Remember to handle traffic routing in both directions. Many communications over the Internet involve two-way connectivity, including TCP handshakes and ICMP (since receiving ICMP replies are generally desirable). For two machines to successfully communicate, traffic from both needs to be successfully routed all the way from one machine to another. This is a standard rule of networking, but is being explicitly mentioned because of a violation of that rule may frequently exist during part of the process of adding a new subnet. A device, which could very possibly be an older device that has been serving equipment for quite a bit of time, may not know how to route traffic to a newly created subnet. Testing two-way communications, from equipment on the newly created subnet, will find that communication is not working. The issue might not be with the newly created subnet, but rather an entirely different device.

An example, to describe why this is needed

For example, let's imagine we have a brand new subnet. On this subnet is a standard (physical or virtual) “computer”. (This computer is only connected to the new subnet.) This computer is going to want to be able to communicate with a pre-existing network, which will be called the “main network”. To do so, this computer will be trying to communicate with a gateway device. (It is very possible that this “gateway device” is the “default gateway” for the computer that is only connected to the new subnet.) This gateway device will have multiple NICs and is expected to serve as a traffic forwarding device.
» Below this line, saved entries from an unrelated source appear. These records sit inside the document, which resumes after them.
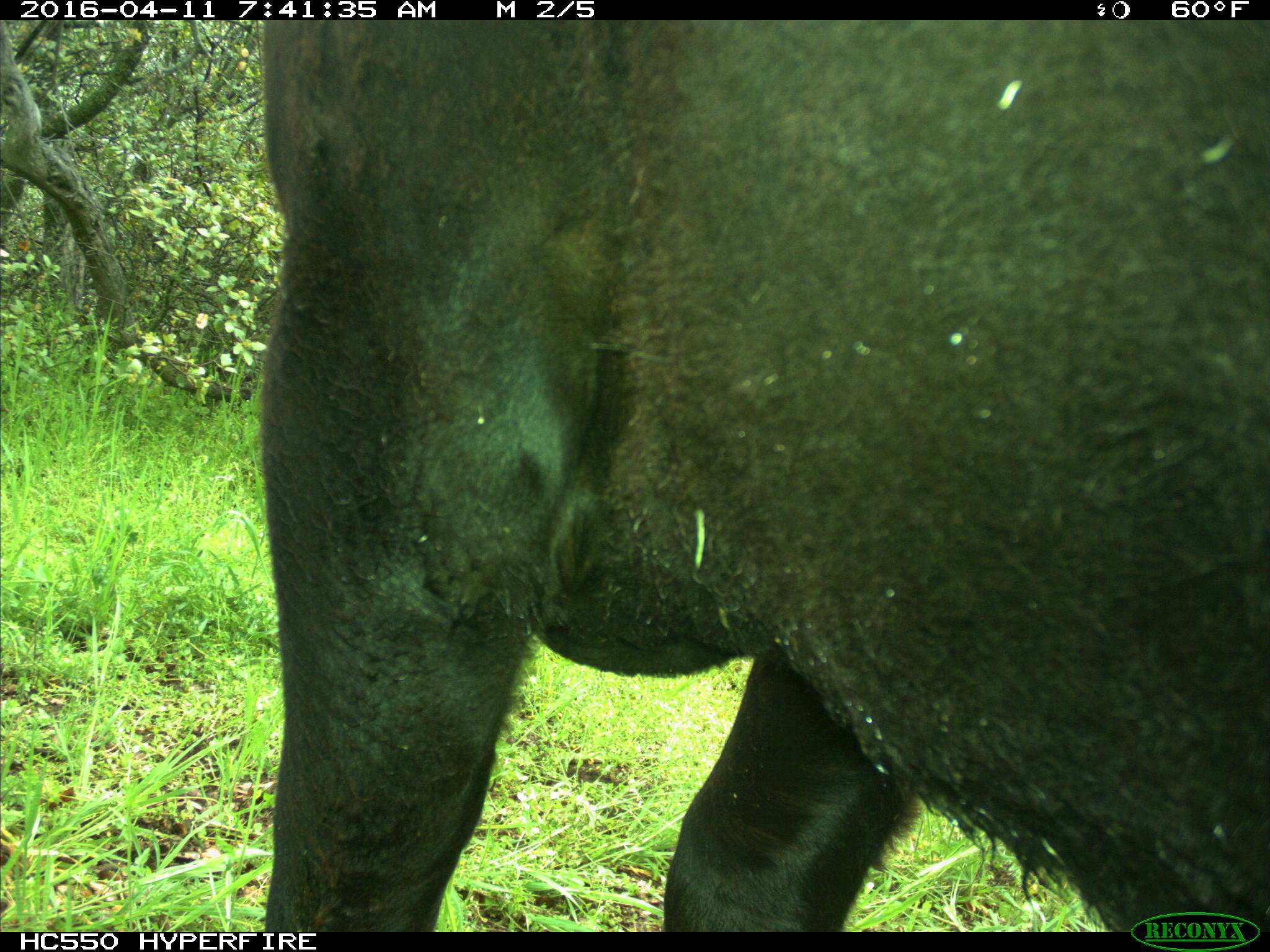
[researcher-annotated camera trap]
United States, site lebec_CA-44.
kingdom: Animalia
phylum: Chordata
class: Mammalia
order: Artiodactyla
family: Bovidae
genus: Bos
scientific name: Bos taurus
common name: domestic cow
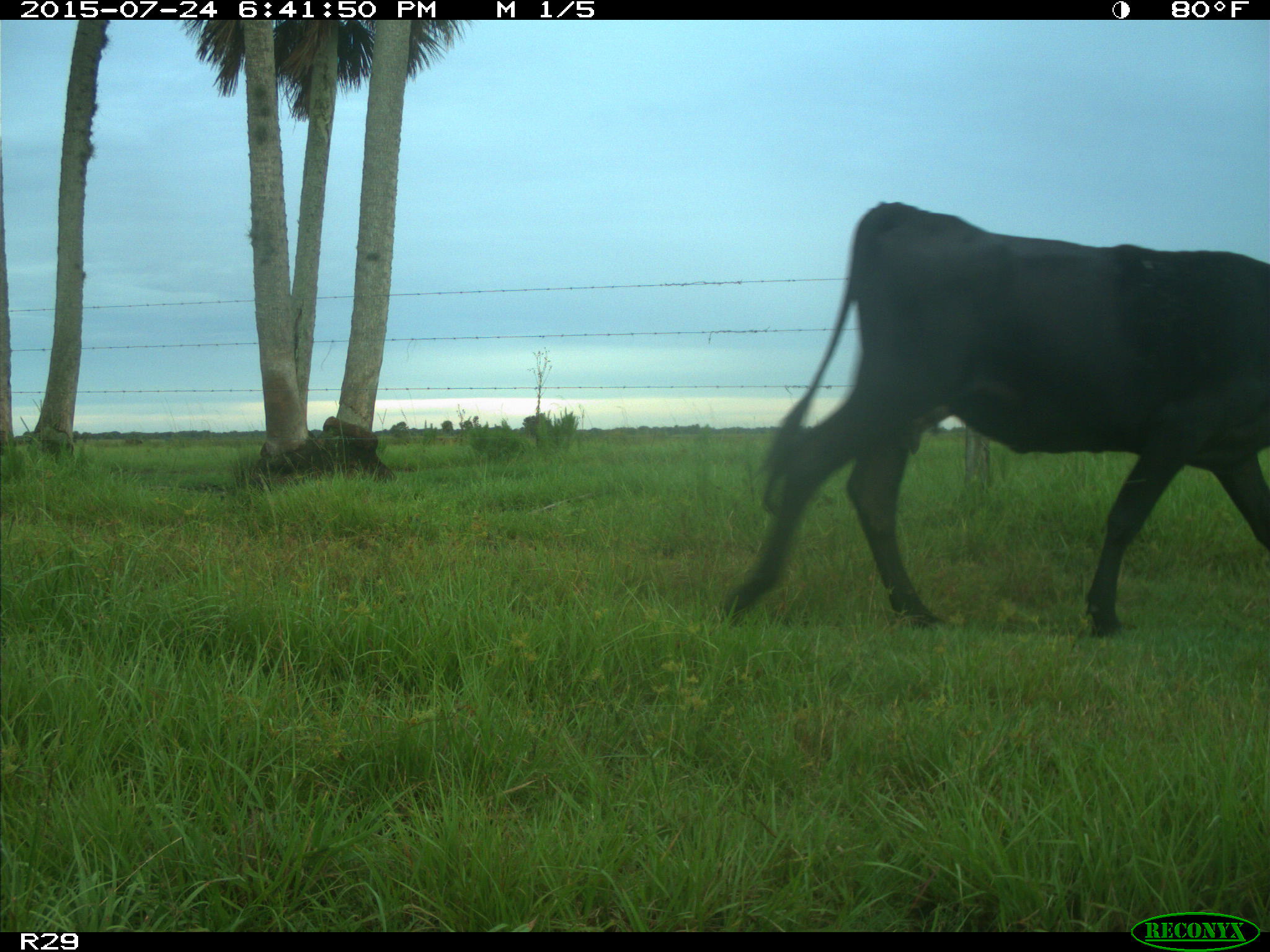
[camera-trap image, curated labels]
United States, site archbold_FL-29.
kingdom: Animalia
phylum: Chordata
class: Mammalia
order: Artiodactyla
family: Bovidae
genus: Bos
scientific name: Bos taurus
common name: domestic cow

The traffic forwarding device's IP address is used as the “default gateway” for the standard computer. So, the computer communicates to this traffic forwarding device, and that device sends the traffic to the main network.

Now, what if this traffic is really meant for a remote system on the Internet? The traffic will go to the “default gateway” of the main network. (Since settings for a “default gateway” are subnet-wide, the “default gateway” on the main network can be a completely different device than the traffic forwarding device that was the “default gateway” for the new subnet.) So, the default gateway receives traffic from an unexpected subnet. That does not necessarily need to be a problem: the main network's default gateway may receive and/or forward the traffic. However, if the main network's default gateway doesn't know about the new subnet, it won't know to send traffic back to the initial “traffic forwarding device”. The result is that replies may not be seen. (Since TCP requires dual-direction communication to establish a connection, no TCP traffic will work in such a scenario.)

The necessarily solution is that the main network's “default gateway” needs to know what to do with the traffic that is meant for the new subnet.